Boubouc non usciva mai senza il suo cappello, perché il cappello gli serviva per tenere giù tutti i sogni che volavano su.

I sogni Boubouc li nascondeva al mattino e li ritirava fuori la sera; li accarezzava piano e li lasciava volare e mentre sorrideva guardandoli si massaggiava il collo stanco. Perché i sogni che si portano in giro pesano tanto.

Boubouc di sogni ne aveva tanti, perché al mattino non svanivano, si fermavano a fargli compagnia mentre faceva il caffè, si attardavano in riccioli di vapore nell’aria quando la moka sbuffava e infine si legavano a lui per la vita; non se ne andavano mai, rimanevano lì, tra i capelli e il cappello a fluttuare nel desiderio di diventar veri, come Pinocchio.
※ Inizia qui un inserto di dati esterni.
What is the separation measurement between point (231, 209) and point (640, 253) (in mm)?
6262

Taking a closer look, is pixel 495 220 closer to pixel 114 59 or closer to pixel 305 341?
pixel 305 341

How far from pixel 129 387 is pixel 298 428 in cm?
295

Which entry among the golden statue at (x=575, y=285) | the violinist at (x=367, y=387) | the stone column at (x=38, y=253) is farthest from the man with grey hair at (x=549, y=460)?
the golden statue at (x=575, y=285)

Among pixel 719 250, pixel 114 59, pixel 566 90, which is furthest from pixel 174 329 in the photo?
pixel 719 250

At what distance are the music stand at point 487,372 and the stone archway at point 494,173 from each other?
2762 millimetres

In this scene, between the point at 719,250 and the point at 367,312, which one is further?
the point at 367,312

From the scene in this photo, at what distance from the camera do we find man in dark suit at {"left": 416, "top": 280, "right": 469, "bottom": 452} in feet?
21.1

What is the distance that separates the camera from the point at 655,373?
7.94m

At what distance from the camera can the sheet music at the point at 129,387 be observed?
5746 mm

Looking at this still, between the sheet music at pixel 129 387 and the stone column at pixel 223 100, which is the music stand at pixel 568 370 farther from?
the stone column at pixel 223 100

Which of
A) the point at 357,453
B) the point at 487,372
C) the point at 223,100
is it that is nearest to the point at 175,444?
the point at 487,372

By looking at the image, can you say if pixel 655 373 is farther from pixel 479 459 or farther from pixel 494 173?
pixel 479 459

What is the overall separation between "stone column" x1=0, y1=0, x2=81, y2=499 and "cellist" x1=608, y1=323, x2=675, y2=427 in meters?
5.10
Certe mattine si svegliava tossendo fuori sogni talmente belli che, messi nel cappello, lo trascinavano in alto e lo facevano camminare tra le nuvole. Altri giorni gli pesavano talmente tanto da indolenzirgli le spalle.

 

Pipette di sogni non ne aveva neanche uno e il suo grande zaino rimaneva floscio sulla sua schiena che a guardarla contro luce sembrava il palo di una barca con la vela spiegata al vento.

I suoi sogni morivano quando la notte era buia e la memoria non ricordava, sicché al mattino, ad accoglierla, c’erano solo i raggi del sole.

 

Quando Boubouc e Pipette si incontrarono si innamorarono subito per un mucchio di motivi che non fanno aprte di questa storia e nemmeno c’entrano con i sogni. Ma si innamorarono e, in mancanza di idee e in abbondanza di sogni, un giorno Boubouc decise di regalare a Pipette un paio di visioni oniriche che gli piacevano molto: erano quelle in cui sognava un mondo bellissimo, tutto d’oro e tepore.

Pipette tutta contenta d’avere finalmente due sogni se li mise nello zaino, che vibrò un poco.

Quando si fece sera e sedevano nell’imbrunire di un’uggiosa giornata di ottobre, Pipette sentì lo zaino molto più pesante del solito, lo aprì e ne tirò fuori una grossa palla calda, che nascose tra i cespugli in fondo al cortile e una brezza calda che stese dal terrazzo in modo che le arrivasse sulle spalle a solleticarle la pelle.

Quando arrivò Boubouc si sedettero insieme in quel tramonto tanto sognato e si strinsero la mano pensando che a condividere i sogni in due quelli spaventosi diventano meno brutti e quelli belli molto più dolci.